You can’t see me, but I’m talking to Clint Eastwood sitting spectrally in an empty chair, and I am replying to his confused rant. 1. Mr. Eastwood, you called the failure to…
You can’t see me, but I’m talking to Clint Eastwood sitting spectrally in an empty chair, and I am replying to his confused rant.
1. Mr. Eastwood, you called the failure to close the Guantanamo Bay penitentiary a broken promise. President Obama was prevented from closing Guantanamo by the Republicans in Congress, which refused to allocate the funds necessary to end it. Do you remember this this Washington Post headline, “House acts to block closing of Guantanamo”?
2. Mr. Eastwood you called “stupid” the idea of trying terrorists who attacked New York in a civilian courtroom in New York. But what would have better vindicated the strengths of America’s rule of law, the thing about the US most admired abroad? Mr. Eastwood, perhaps you spent so many years playing vigilantes who just blew people away (people who in the real world we would have needed to try to establish their guilt or innocence) that you want to run our judicial system as a kangaroo court.
3. You complained that there are 23 million unemployed Americans. Actually there are 12.8 million unemployed Americans. But there are no measures by which W. created more jobs per month on average during his presidency than has Obama, and there is good reason to blame current massive unemployment on Bush’s policies of deregulating banks and other financial institutions, which caused the crash of 2008.
4. You criticized President Obama for giving a target date for withdrawal of troops from Afghanistan of 2014, and alleged that Romney said, “Why don’t you just bring them home tomorrow morning?” But George W. Bush set a target date of 31 December, 2011, for withdrawal from Iraq, and did so in negotiation with the Iraqi parliament. Was that also a bad idea? Have you considered that NATO allies and the government of President Hamid Karzai may have demanded an announced withdrawal date as a prerequisite of continued cooperation with the US there? And, just for your information, Gov. Romney hasn’t called for US troops to withdraw from Afghanistan immediately.

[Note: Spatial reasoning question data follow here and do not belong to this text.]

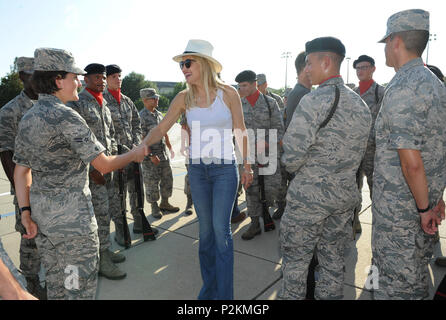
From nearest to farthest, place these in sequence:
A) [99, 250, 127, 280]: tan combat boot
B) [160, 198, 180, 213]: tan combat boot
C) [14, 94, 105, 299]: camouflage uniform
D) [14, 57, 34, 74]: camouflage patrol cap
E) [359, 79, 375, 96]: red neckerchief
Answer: [14, 94, 105, 299]: camouflage uniform < [14, 57, 34, 74]: camouflage patrol cap < [99, 250, 127, 280]: tan combat boot < [359, 79, 375, 96]: red neckerchief < [160, 198, 180, 213]: tan combat boot

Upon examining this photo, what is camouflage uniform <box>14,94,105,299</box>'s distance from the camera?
76.0 inches

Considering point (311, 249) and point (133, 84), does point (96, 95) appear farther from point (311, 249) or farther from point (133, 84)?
point (133, 84)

5. Mr. Eastwood, you made fun of Joe Biden as the ‘intellect of the Democratic Party.’ Vice President Biden was chair or ranking minority member of the Senate Foreign Relations Committee for decades, helped to save the Bosnian Muslims from genocide, and passed the Violence against Women Act. I haven’t always agreed with him myself, but he has been among our more thoughtful contributors to American foreign policy. You, on the other hand, like to pretend to shoot down large numbers of people over the course of a violent two-hour fantasy.

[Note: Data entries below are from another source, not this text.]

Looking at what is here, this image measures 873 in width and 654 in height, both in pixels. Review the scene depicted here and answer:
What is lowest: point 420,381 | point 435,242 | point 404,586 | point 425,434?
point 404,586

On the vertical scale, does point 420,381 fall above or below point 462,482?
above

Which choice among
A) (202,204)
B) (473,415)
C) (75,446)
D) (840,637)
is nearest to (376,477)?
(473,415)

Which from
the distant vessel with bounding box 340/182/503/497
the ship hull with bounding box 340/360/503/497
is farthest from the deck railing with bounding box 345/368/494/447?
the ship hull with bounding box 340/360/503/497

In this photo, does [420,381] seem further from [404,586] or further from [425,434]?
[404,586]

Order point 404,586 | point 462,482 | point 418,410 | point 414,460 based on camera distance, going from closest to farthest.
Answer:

6. You criticized President Obama for ‘talking about student loans.’ The Republican Party, especially Paul Ryan, wants to take away the government-backed loans on which millions of students depend, at a time when student indebtedness is at an all-time high. Just because some people are way overpaid for play-acting doesn’t mean that ordinary people don’t need student loans to get the credentials that allow them to make a better life for themselves.
7. Mr. Eastwood, you criticized President Obama for saying he is an ‘ecological man’ but flying in Air Force One. Under President Obama, non-hydro forms of green energy in the United States have doubled from 3 percent of electricity production to 6 percent. Obama’s tax credits have been a big reason why. In contrast, Mr. Romney wants to get rid of credits for wind energy, which will hurt the Iowa economy, e.g., and is in the back pocket of Big Oil, so that he will stand in the way of green energy. I think doubling renewables rather offsets an occasional jet ride. And, it is Obama’s policies that will get us to the solar-driven airplane, not Romney’s.
8. You made fun of Obama because he has a law degree from Harvard. I just want you to sit in your empty chair for a while, and think about that.
9. You called Mr. Romney a ‘stellar businessman,’ but his business appears to have been to send American jobs to China.
10. I don’t know who suggested to you that you address us at the end and say, “Make my day,” with the implication that we should vote Romney-Ryan. But what I remember is, that phrase is a threat you are going to do bad things to us.